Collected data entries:
---*---
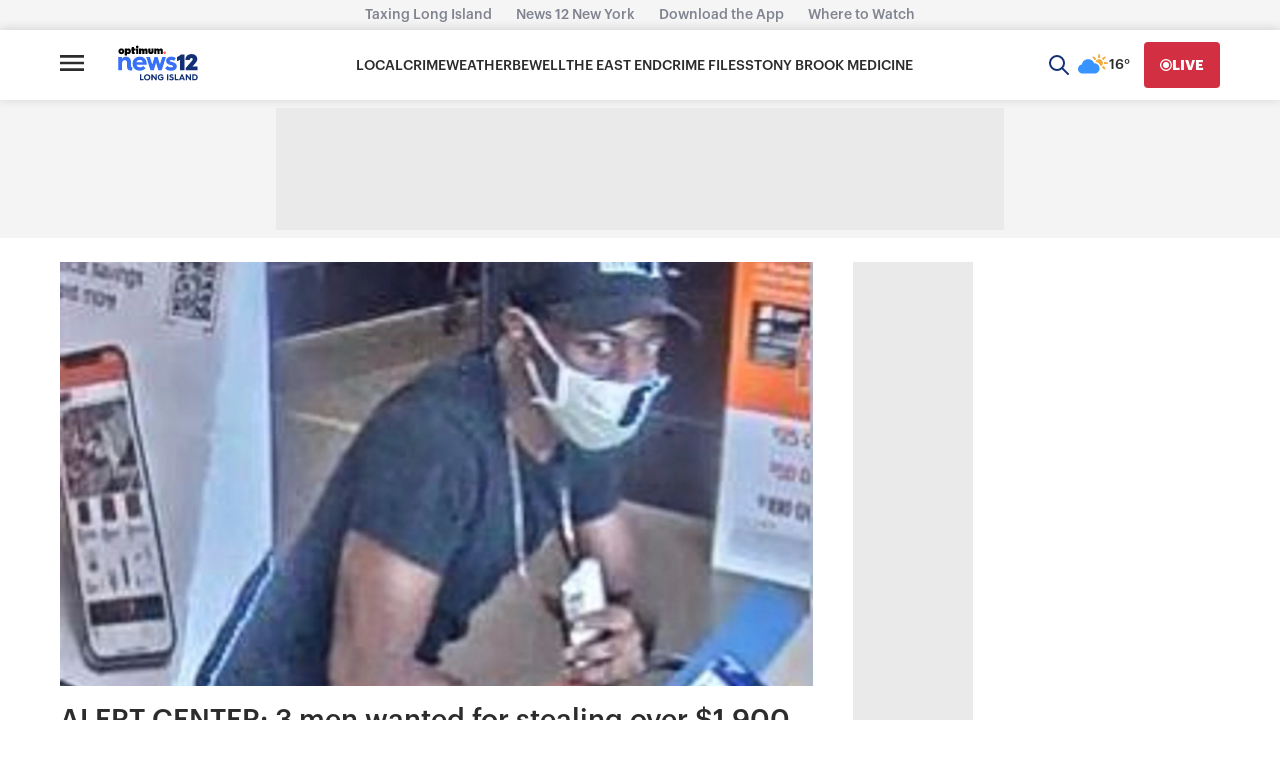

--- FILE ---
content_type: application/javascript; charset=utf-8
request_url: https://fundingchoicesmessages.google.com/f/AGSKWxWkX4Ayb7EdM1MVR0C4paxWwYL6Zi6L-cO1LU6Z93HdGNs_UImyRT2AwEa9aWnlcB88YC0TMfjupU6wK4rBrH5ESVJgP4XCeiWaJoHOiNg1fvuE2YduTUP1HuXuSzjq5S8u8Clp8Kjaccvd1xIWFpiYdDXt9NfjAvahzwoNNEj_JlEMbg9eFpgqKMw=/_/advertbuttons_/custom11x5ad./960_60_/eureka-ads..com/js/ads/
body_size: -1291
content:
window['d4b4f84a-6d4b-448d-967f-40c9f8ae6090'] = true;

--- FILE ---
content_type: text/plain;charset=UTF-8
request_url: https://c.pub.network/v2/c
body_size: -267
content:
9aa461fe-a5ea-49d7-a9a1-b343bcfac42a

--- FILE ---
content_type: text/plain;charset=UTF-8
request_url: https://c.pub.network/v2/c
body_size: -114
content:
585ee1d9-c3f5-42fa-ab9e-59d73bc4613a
---*---
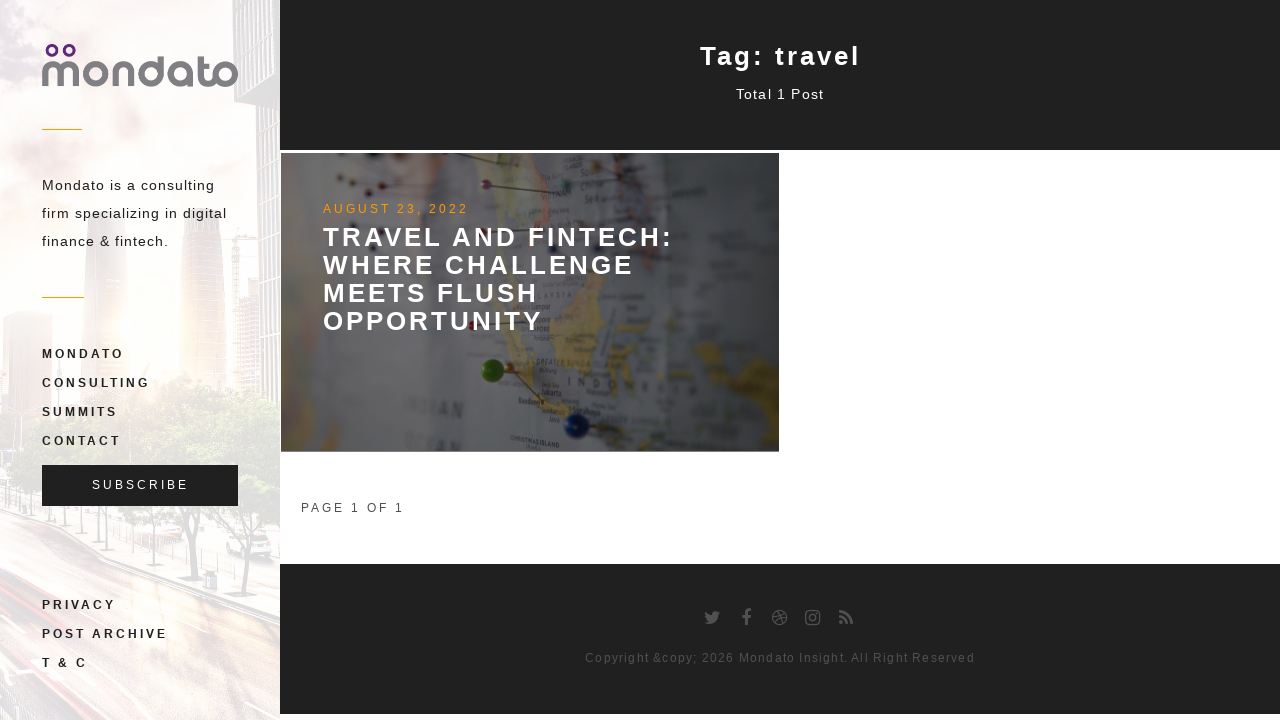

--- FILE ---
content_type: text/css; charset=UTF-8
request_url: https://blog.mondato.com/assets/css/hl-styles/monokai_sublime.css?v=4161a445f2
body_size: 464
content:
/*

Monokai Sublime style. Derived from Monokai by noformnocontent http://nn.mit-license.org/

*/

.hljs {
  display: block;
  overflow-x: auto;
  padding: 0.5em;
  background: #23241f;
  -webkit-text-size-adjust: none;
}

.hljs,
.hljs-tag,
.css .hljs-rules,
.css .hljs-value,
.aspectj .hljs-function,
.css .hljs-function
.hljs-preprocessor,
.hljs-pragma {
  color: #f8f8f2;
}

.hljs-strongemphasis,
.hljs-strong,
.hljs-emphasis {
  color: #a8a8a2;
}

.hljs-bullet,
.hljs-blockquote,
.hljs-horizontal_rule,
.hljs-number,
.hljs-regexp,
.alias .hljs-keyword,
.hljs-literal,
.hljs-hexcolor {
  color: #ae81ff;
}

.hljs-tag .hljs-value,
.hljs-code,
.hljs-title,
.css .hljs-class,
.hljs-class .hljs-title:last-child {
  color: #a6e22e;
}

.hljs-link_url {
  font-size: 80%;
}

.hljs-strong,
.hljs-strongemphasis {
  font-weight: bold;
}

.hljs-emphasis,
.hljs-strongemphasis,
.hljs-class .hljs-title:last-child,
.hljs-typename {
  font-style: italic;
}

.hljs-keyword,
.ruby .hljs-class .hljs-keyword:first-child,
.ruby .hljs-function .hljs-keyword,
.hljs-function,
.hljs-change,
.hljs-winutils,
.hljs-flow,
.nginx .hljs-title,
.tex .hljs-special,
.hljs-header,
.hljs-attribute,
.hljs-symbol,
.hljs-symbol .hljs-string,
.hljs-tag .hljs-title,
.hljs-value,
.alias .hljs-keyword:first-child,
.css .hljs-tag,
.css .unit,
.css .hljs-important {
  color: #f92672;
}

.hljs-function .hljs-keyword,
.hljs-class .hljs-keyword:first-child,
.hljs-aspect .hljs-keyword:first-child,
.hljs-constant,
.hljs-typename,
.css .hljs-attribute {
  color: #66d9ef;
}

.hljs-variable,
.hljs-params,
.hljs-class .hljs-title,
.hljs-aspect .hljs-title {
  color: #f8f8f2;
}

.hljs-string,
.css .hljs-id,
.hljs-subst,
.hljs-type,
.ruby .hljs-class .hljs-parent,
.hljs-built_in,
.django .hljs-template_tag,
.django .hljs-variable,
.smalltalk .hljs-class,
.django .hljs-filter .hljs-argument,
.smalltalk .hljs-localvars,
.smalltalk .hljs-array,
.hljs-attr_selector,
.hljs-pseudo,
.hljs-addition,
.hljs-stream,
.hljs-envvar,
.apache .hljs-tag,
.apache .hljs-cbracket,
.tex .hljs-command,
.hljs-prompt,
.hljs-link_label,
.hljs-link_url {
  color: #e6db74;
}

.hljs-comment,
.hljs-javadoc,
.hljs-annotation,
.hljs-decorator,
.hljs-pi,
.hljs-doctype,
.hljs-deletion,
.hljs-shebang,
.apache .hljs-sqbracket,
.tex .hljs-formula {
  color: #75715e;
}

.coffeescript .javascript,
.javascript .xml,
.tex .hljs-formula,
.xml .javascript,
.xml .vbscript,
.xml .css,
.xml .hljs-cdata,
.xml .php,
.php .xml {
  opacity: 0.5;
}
---*---
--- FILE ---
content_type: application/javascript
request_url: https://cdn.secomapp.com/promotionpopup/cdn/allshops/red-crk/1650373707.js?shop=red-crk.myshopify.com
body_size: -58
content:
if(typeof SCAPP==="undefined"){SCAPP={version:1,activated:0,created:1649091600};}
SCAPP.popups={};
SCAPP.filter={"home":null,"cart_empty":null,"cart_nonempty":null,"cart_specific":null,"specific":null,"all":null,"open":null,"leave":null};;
---*---
▶ Exercise: Every line in the data that holds "SCAPP" should be copied out.

▶ Reply:
if(typeof SCAPP==="undefined"){SCAPP={version:1,activated:0,created:1649091600};}
SCAPP.popups={};
SCAPP.filter={"home":null,"cart_empty":null,"cart_nonempty":null,"cart_specific":null,"specific":null,"all":null,"open":null,"leave":null};;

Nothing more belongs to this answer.